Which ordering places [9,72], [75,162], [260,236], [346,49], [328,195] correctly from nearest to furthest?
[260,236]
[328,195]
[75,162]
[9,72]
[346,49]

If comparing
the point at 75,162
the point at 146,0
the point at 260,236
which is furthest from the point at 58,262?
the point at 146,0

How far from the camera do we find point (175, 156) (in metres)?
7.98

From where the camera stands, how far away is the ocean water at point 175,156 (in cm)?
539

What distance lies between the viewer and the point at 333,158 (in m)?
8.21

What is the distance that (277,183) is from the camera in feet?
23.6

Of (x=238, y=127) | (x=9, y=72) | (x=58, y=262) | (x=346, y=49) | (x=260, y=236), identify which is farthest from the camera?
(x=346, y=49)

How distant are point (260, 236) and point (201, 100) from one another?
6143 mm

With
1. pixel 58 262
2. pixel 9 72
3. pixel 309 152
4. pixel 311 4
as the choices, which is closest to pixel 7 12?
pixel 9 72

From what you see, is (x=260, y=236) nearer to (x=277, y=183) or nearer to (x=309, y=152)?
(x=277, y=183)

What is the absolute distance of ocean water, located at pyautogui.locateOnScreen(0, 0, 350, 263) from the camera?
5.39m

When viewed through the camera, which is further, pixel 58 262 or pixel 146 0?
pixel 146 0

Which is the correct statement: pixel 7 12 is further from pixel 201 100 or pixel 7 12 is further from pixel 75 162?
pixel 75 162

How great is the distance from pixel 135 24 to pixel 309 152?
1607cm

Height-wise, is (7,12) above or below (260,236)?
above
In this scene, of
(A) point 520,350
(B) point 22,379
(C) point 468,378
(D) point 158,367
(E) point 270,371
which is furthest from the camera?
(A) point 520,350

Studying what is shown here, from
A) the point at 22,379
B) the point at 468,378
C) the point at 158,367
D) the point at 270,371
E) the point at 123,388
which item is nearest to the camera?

* _REQUIRED WORK_:
Reproduce each of the records above word for word, from the first line to the last.

* _TASK OUTPUT_:
Which ordering places [9,72], [75,162], [260,236], [346,49], [328,195] correctly from nearest to furthest?
[260,236]
[328,195]
[75,162]
[9,72]
[346,49]

If comparing
the point at 75,162
the point at 146,0
the point at 260,236
which is furthest from the point at 58,262?
the point at 146,0

How far from the camera do we find point (175, 156) (in metres)?
7.98

From where the camera stands, how far away is the ocean water at point 175,156 (in cm)?
539

What distance lies between the viewer and the point at 333,158 (in m)?
8.21

What is the distance that (277,183) is from the camera in feet?
23.6

Of (x=238, y=127) | (x=9, y=72) | (x=58, y=262) | (x=346, y=49) | (x=260, y=236), identify which is farthest from the camera?
(x=346, y=49)

How distant are point (260, 236) and point (201, 100) from one another?
6143 mm

With
1. pixel 58 262
2. pixel 9 72
3. pixel 309 152
4. pixel 311 4
as the choices, which is closest to pixel 7 12?
pixel 9 72

From what you see, is (x=260, y=236) nearer to (x=277, y=183) or nearer to (x=309, y=152)?
(x=277, y=183)

What is the absolute distance of ocean water, located at pyautogui.locateOnScreen(0, 0, 350, 263) from the camera?
5.39m

When viewed through the camera, which is further, pixel 58 262 or pixel 146 0?
pixel 146 0

Which is the correct statement: pixel 7 12 is further from pixel 201 100 or pixel 7 12 is further from pixel 75 162?
pixel 75 162

How great is the distance from pixel 135 24 to pixel 309 152?
1607cm

Height-wise, is (7,12) above or below (260,236)?
above
In this scene, of
(A) point 520,350
(B) point 22,379
(C) point 468,378
(D) point 158,367
(E) point 270,371
which is furthest from the camera?
(A) point 520,350

Studying what is shown here, from
A) the point at 22,379
B) the point at 468,378
C) the point at 158,367
D) the point at 270,371
E) the point at 123,388
which item is nearest to the camera?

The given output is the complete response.